When identifying opportunities for where machine learning can provide benefits in an organization, we need to identify what existing or new tasks use predictions or could benefit from predictions. For each opportunity, we can then analyze the nature of the predictions and how they contribute to the task and what benefit we could gain from cheaper, faster, or better predictions. We can then explore to what degree humans previously doing the tasks can be supported or replaced with partial or full automation of predictions and decisions. We would then focus attention where the return on investment is highest, considering costs and benefits as discussed above.
Summary
Avoid using machine learning when it is not really needed. It introduces complexity and failure modes that are best avoided if possible. However, when problems are hard, big, and time-changing, machine learning may provide a solution, as long as the solution can tolerate or mitigate risks from wrong predictions, data is available, and the benefits outweigh the costs.
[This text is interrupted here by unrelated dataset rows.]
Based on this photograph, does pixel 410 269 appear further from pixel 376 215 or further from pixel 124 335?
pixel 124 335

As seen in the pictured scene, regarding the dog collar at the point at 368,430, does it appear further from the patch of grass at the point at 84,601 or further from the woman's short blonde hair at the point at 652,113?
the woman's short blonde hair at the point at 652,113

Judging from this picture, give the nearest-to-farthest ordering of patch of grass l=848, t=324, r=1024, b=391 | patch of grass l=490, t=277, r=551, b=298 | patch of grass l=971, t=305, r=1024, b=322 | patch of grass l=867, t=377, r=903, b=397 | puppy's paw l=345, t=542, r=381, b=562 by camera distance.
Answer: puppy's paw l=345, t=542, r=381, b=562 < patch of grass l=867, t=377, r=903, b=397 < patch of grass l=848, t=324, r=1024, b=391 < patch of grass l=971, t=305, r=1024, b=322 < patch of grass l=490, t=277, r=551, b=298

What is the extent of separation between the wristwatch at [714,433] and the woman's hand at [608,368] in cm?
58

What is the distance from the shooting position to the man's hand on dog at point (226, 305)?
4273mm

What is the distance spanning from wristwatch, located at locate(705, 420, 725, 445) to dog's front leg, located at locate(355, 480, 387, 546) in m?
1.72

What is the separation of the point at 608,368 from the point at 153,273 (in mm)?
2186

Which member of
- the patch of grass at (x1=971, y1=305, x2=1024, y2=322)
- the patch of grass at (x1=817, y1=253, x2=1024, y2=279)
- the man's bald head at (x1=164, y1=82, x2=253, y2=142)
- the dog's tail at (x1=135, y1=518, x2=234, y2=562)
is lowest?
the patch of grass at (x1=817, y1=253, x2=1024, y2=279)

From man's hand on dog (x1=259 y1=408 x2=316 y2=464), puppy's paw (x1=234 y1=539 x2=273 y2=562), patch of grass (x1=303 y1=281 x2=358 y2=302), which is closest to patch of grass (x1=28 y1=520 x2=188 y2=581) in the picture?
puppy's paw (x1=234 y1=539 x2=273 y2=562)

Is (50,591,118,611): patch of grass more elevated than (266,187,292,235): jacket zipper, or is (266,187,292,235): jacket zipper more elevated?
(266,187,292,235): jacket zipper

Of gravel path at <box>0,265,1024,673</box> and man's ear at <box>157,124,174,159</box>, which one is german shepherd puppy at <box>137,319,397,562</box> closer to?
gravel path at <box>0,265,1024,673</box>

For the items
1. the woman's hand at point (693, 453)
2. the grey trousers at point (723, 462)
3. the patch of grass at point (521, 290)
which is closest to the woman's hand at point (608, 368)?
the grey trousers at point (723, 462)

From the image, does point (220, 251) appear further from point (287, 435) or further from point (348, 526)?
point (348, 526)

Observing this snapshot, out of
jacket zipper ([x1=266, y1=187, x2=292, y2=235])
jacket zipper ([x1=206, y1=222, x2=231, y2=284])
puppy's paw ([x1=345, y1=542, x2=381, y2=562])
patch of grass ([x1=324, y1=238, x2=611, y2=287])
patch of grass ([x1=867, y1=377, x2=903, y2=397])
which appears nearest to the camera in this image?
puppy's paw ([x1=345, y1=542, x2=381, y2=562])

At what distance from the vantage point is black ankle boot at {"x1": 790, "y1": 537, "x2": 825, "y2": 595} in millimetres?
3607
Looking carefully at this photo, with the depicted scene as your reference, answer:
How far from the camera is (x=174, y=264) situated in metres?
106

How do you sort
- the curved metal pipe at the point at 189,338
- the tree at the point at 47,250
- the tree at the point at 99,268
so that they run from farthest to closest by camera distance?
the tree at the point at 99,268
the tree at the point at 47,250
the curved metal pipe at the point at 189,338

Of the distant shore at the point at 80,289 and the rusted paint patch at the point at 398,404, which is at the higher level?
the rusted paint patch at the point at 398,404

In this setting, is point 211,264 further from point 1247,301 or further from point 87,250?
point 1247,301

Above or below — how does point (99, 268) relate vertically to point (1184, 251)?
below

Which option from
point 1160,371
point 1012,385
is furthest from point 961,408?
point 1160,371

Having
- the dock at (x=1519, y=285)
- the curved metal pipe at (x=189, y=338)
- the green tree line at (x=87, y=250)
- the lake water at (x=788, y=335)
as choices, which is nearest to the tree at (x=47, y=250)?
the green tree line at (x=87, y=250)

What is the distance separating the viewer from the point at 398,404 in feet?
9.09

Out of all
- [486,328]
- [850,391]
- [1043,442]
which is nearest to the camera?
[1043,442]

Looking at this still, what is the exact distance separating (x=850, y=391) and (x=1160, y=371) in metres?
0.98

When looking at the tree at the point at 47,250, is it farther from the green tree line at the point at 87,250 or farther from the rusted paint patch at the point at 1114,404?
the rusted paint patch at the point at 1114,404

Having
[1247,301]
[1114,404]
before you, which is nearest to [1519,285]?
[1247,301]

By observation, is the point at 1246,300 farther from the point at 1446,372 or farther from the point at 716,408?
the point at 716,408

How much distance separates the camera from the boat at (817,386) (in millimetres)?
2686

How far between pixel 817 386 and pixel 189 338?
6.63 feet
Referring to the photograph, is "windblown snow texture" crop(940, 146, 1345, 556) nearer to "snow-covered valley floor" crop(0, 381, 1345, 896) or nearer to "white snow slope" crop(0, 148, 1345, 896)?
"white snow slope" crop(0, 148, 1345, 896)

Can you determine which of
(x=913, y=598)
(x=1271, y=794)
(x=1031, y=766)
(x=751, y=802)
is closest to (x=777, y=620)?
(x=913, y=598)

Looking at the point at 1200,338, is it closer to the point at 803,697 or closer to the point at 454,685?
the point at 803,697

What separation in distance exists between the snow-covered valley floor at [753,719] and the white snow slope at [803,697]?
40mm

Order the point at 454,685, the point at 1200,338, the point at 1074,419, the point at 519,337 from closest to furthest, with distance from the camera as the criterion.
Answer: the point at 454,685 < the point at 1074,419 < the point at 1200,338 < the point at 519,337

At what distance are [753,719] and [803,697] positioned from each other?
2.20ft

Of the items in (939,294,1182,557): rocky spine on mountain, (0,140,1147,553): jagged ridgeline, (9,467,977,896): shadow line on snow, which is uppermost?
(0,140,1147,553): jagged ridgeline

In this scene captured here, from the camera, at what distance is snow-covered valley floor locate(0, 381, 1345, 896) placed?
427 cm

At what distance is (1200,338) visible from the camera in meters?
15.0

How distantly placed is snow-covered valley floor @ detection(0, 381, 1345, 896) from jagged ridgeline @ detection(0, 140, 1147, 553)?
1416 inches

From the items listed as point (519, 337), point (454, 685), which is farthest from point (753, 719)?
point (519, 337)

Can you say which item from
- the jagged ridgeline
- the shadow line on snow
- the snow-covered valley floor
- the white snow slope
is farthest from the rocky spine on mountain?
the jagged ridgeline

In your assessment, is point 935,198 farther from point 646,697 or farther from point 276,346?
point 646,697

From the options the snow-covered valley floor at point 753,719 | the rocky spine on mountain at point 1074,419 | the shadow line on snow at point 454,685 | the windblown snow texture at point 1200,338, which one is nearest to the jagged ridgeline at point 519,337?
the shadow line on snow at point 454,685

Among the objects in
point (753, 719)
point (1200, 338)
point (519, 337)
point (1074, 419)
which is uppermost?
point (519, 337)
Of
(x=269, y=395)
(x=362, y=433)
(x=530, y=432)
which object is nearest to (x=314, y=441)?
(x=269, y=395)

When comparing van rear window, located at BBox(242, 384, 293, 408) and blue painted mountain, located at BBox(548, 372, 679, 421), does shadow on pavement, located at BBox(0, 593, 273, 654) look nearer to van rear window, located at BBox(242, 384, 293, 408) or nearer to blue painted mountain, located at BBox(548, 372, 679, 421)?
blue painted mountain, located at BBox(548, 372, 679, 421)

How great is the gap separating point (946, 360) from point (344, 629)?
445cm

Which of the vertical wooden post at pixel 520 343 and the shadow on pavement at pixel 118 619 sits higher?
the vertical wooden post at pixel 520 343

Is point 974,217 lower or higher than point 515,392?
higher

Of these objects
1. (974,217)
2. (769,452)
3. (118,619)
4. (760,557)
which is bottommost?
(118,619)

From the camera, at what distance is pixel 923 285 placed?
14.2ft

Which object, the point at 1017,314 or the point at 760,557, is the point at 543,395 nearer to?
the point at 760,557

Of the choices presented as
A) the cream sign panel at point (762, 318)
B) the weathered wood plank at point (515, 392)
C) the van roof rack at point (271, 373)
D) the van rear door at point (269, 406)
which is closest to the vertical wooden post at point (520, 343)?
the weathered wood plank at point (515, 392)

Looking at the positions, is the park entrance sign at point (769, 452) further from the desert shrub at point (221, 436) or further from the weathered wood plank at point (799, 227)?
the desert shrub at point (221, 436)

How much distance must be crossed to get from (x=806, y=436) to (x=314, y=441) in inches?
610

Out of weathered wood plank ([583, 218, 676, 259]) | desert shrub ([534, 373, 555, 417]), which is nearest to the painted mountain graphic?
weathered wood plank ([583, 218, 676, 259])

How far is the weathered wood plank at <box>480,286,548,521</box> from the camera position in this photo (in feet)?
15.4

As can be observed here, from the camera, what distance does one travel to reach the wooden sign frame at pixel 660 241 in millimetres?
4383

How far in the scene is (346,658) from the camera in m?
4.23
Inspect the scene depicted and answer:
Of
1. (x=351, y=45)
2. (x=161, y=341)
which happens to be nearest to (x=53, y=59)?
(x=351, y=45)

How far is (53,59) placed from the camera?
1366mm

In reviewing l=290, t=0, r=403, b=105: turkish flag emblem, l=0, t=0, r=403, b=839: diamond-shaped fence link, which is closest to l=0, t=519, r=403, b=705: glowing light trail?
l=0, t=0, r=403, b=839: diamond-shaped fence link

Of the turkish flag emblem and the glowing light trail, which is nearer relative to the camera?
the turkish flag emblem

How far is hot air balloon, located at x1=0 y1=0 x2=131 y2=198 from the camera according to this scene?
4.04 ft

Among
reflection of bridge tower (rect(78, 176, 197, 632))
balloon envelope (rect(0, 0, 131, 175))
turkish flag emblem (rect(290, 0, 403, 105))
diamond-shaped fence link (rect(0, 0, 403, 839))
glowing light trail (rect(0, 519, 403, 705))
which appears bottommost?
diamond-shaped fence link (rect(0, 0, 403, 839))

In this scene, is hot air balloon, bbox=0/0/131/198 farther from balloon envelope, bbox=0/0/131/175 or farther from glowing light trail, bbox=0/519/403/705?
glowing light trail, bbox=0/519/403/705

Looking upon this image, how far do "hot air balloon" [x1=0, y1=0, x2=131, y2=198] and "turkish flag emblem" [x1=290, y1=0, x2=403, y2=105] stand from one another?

To identify opportunities where machine learning can provide business opportunities, it can also be instructive to think of machine learning as a mechanism to provide cheaper predictions, which in turn can help to make better decisions and even potentially automate them.
Further Reading
- Book chapter discussing when to use machine learning: 🕮 Hulten, Geoff. “Building Intelligent Systems: A Guide to Machine Learning Engineering.” (2018), Chapter 2 (Knowing when to use Intelligent Systems)
- Excellent book discussing the business case of machine learning: 🕮 Ajay Agrawal, Joshua Gans, Avi Goldfarb. “Prediction Machines: The Simple Economics of Artificial Intelligence” Harvard Business Review Press, 2018
- Frequently shared blog post cautioning (among others) to adopt machine learning only when needed: 📰 Zinkevich, Martin. “Rules of machine learning: Best practices for ML engineering.” Google Blog (2017).